Shinshinim return for 13th year of service

0
Baltimore Shinshinim
From left: Ofir Yasur, Yam Agami, Tamar Maor and Noam Trock are this year’s Shinshinim.

By Meghan Thompson

Earlier this year, the Macks Center for Jewish Education welcomed the 2020-21 class of Shinshinim to Baltimore.


Shinshinim stands for “shnat sherut,” which means “year of service.” Shinshinim are recent high school graduates from Israel who take a gap year before their national service to participate in the program. They travel to Jewish communities across the world, where they live for a year, in order to unify the global Jewish community and teach Jews about Israel.

This year’s Shinshinim in Baltimore are 18-year-olds Ofir Yasur, Noam Trock, Tamar Maor and Yam Agami. They arrived on Sept. 25 and went through two weeks of quarantine. During the year, they stay with a different host families.

In celebration of the Baltimore Shinshinim program’s bar mitzvah year (this is the 13th class), CJE is reuniting all past and present Shinshinim with their Baltimore host families via Zoom on Dec. 13, the fourth night of Chanukah.

“The Shinshinim program is so important for the relations between the international Jewish community, because we all need to be one big community who support each other,” Agami said.

“Israel is the home for all Jewish people,” she continued. “We want the Jews in the Diaspora to connect to Israel through our experiences.
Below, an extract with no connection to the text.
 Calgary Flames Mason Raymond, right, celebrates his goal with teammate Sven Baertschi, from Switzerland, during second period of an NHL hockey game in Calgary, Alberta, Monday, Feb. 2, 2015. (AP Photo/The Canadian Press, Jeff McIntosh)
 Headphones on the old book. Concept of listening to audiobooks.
They will no longer hear the words Israel or [Israel Defense Forces] and think about it from a far point of view. They will see our faces and hopefully feel closer to Israel.”

Every year, Israeli 11th graders apply to the Shinshinim program. Over the course of a year, students are put through a rigorous interview process to determine their fitness for a year abroad and ability to teach others about Israel and the Israeli Jewish community.
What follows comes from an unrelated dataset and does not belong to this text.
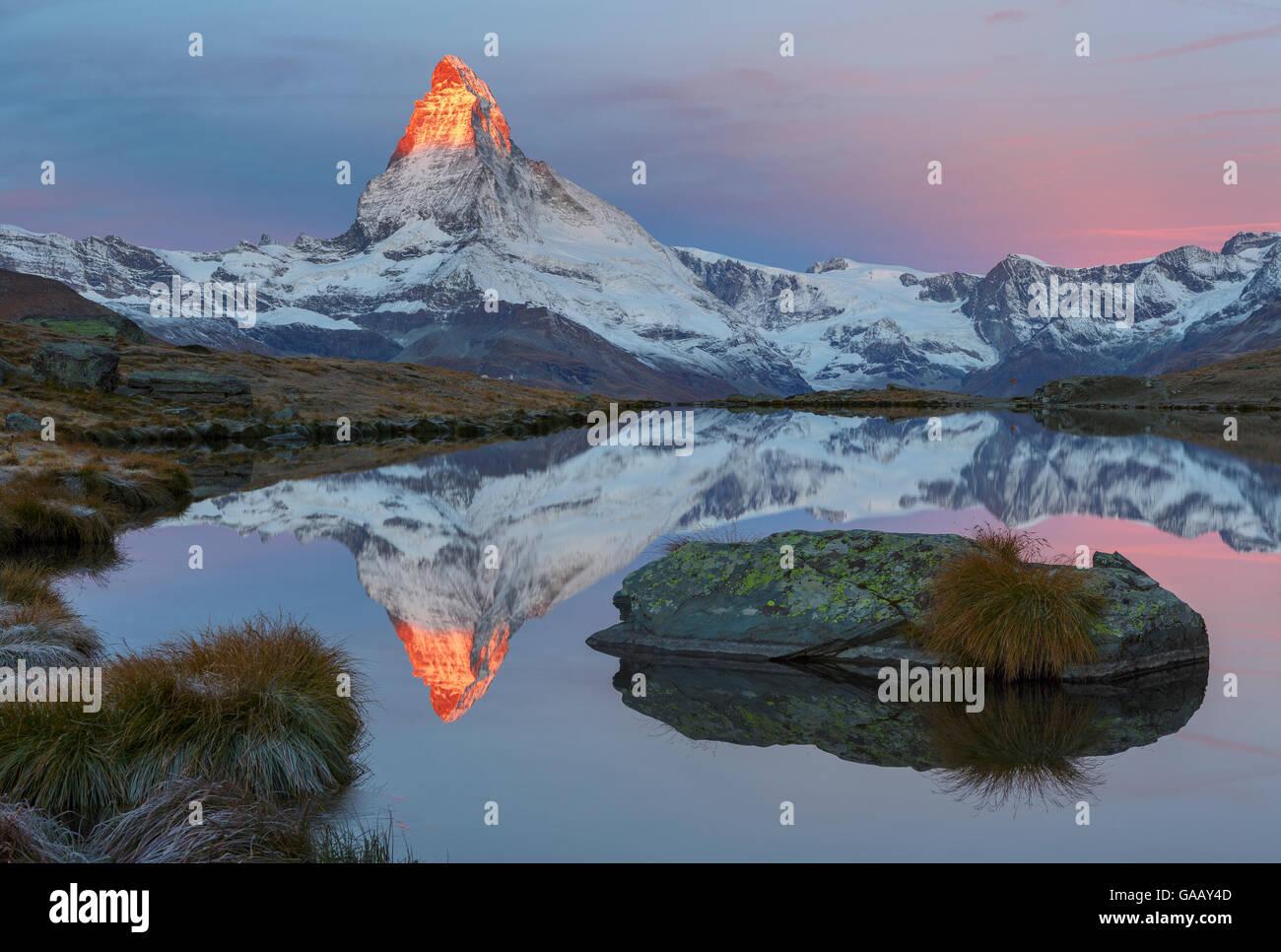 Matterhorn (4,478m) at sunrise, with reflection in Lake Stellisee, Zermatt, Switzerland, September 2012. - Stock Image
The Baltimore Shinshinim program has been facilitated and staffed by CJE for the last 13 years. Three years ago, CJE became a Shinshinim hub, creating a more established relationship with the program, which meant that the number of Israeli emissaries sent to Baltimore could increase from two to eight. Due to visa challenges posed by COVID-19, only four Shinshinim were chosen for the 2020-21 class.
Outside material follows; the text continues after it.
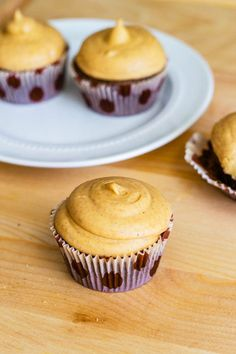 Fudgy Brownie Cupcakes with Pumpkin Cream Cheese Frosting - an easy recipe by sallysbakingaddiction.com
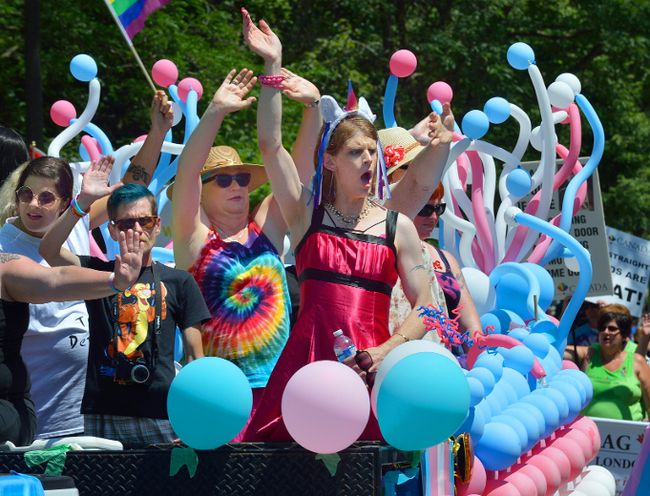 Members of the transgender community on a float in the annual London Pride parade on Queens Avenue in London, Ontario on Sunday July 30, 2017. (MORRIS LAMONT, The London Free Press)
Smadar Haika-Fox, director of the Baltimore Shinshinim Hub, said the program is two-fold, in part as a way to teach the Baltimore Jewish community about Israel and its significance to their Jewish heritage while also allowing the Shinshinim to learn more about Jewish communities and culture in other parts of the world.

“By doing this, they bring the two communities together,” Haika-Fox said.

The Shinshinim will be teaching Baltimore Jews of all ages about Israel and its significance to Judaism, both virtually using Zoom and through in-person instruction. They will volunteer and work at different Jewish organizations, including Krieger Schechter Day School, Ohr Chadash Academy and the JCC of Greater Baltimore.

“This year is a once in a lifetime opportunity,” Yasur said. “It can and will mature you and make you a lot more independent, and during it, you will experience many unique things from an extremely rare point of view.”

Zinaida Segal, the director of Global Peoplehood Education at CJE, said that the Shinshinim help expose the local Jewish community to Israel, while allowing Baltimore Jews to make connections with Israeli Jews.

“All Jews around the globe have a very different experience being Jewish,” Segal said. “This can be little things, like what dip you use for your latkes, to more complicated issues, like experiencing anti-Semitism or attitudes towards the Holocaust.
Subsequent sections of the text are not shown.